WASHINGTON - The heads of the nation's two largest teachers' unions stressed Tuesday night the need for government leaders to continue to focus on bullying prevention in an era of school funding shortages.

Randi Weingarten, president of the American Federation of Teachers, and Dennis Van Roekel, president of the National Education Association, co-hosted a screening of the new documentary, "Bully," and used the event to continue a call for bullying prevention. Among the steps discussed during the event were providing a classroom environment conducive to civility, alerting students to adults whom they could trust to discuss bullying and peer leadership initiatives.

"You can't be against bullying without actually doing something about it," Weingarten told HuffPost during a press availability prior to the screening. "At the end of the day, we need to take concise, tangible steps."

Weingarten said that educators need to avoid cutting funds for guidance counselors and others who work to prevent bullying in order to make up budget cuts, while also continuing to enhance classroom environments. Weingarten said that while state and local education leaders have stressed the need for bullying prevention, they need to do more than talk about the issue.

Weingarten said that the AFT has been pushing the documentary out to its membership and parents by hosting screenings nationwide. She said the group's New York affiliate, the United Federation of Teachers, which she used to head, has been making a major push on the film.

Directed by filmmaker Lee Hirsch, "Bully" follows several middle school students from around the country during one school year and documents bullying and the middle school environment. One scene, shot in Sioux City, Iowa, shows middle school student Alex Libby being taunted by classmates on the school bus; another shows an LGBT teen in Oklahoma who faces bullying over her decision to come out.
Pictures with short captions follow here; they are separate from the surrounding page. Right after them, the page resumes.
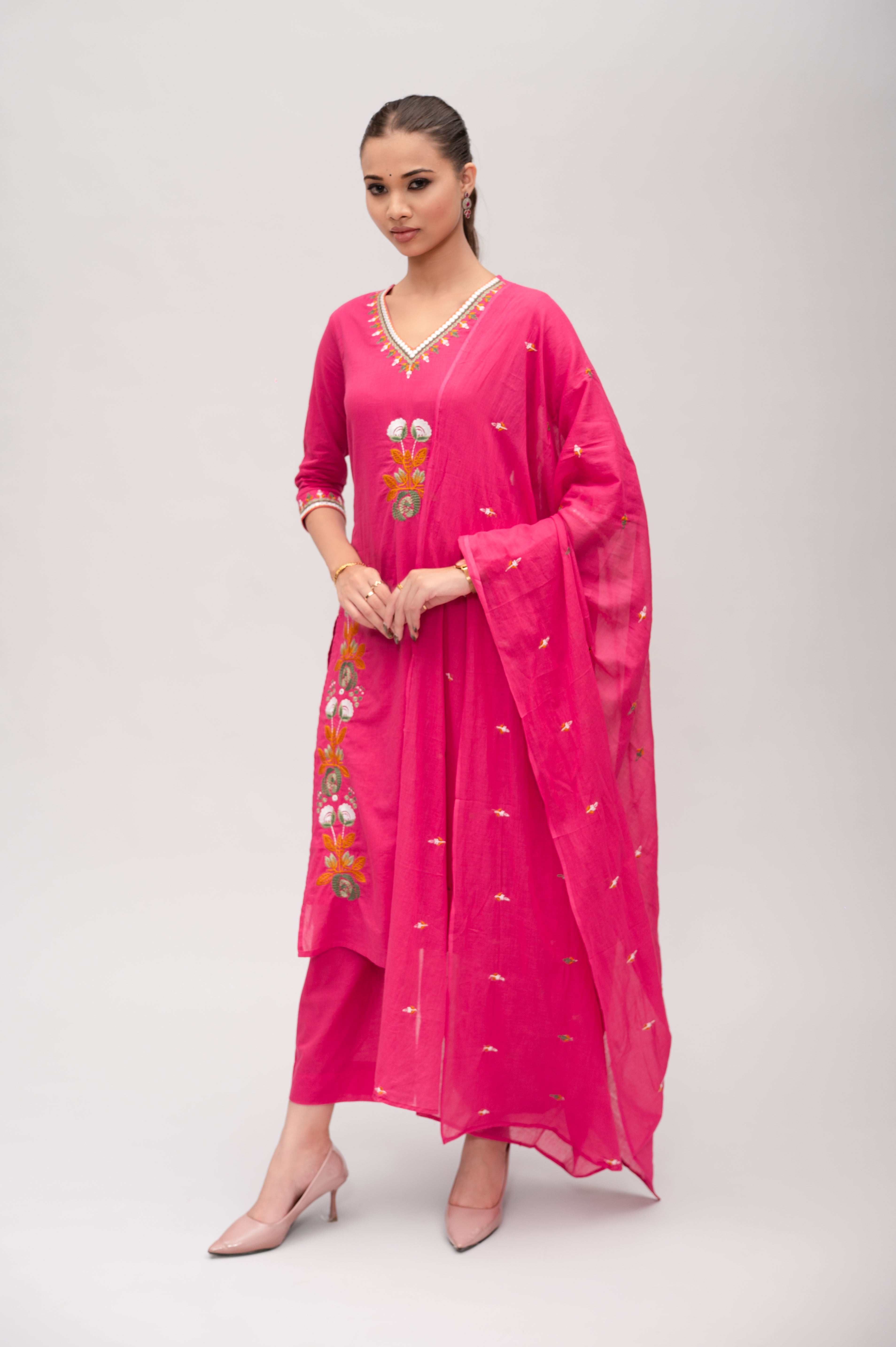 Fuchsia Pink Mal Cotton Straight Suit with Pant & Dupatta With Thread Embroidery and Mirror Work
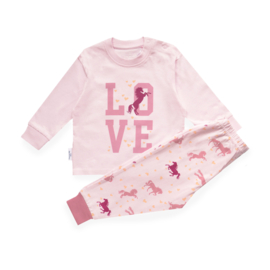 Frogs & Dogs baby pyjama Love paarden roze (80 en 86)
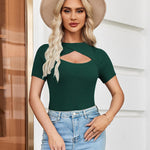 Zeagoo Womens Short Sleeve T Shirts 2024 Summer Casual Knit Slim Fit Trendy Basic Cute Sweater Tops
The film also follows the family of Georgia teen Tyler Long in the year following his suicide after he was bullied in middle school.
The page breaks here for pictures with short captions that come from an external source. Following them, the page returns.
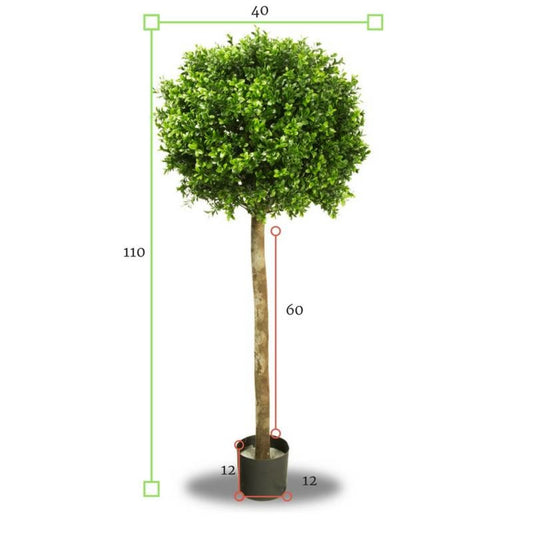 Kunst Buxusbol op stam voor buiten 110 cm UV beschermd 
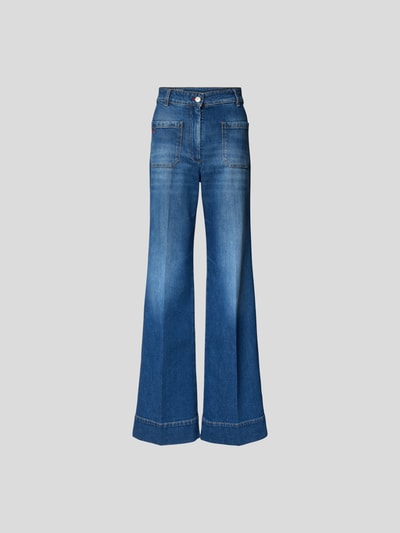 Victoria Beckham Flared Jeans mit Label-Stitching Dunkelblau 2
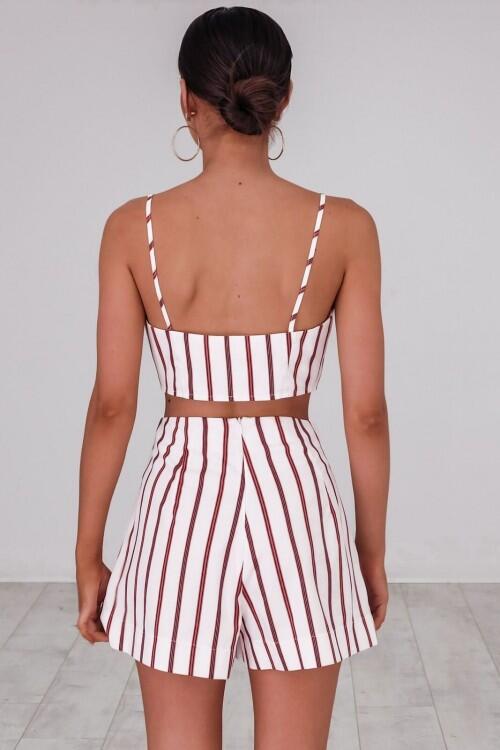 Women's Sleeveless Stripe Vest Two-Piece Set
The film provoked controversy when the MPAA originally gave the movie an R rating, citing the language used in the film. That decision was overturned after a national letter-writing campaign.

Hirsch told HuffPost that while he wants to see more laws enacted at the state level to combat bullying, the main goal of the film is not just to get action by legislators in state capitols. He said he wants to see the film -- which opens in theaters around the country on Friday -- spur a grassroots movement to combat the issue.
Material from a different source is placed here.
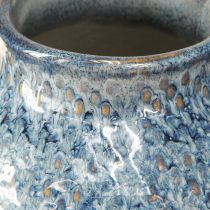 Product Ceramic vase glazed blue and white braided look H18.5cm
"The power of people to make that choice to stand up is more important than any law," he said.

During the panel discussion, Weingarten continued to emphasize the need for school leaders to address the issue, part of which, she suggested, includes a move away from a reliance on test scores to determine school rankings.

"We have to make these kinds of issues real for people: It is okay to be out, it is okay to be different," she said. "One of the reasons that schools push this under the rug is: the thing that matters is test scores, not school climate."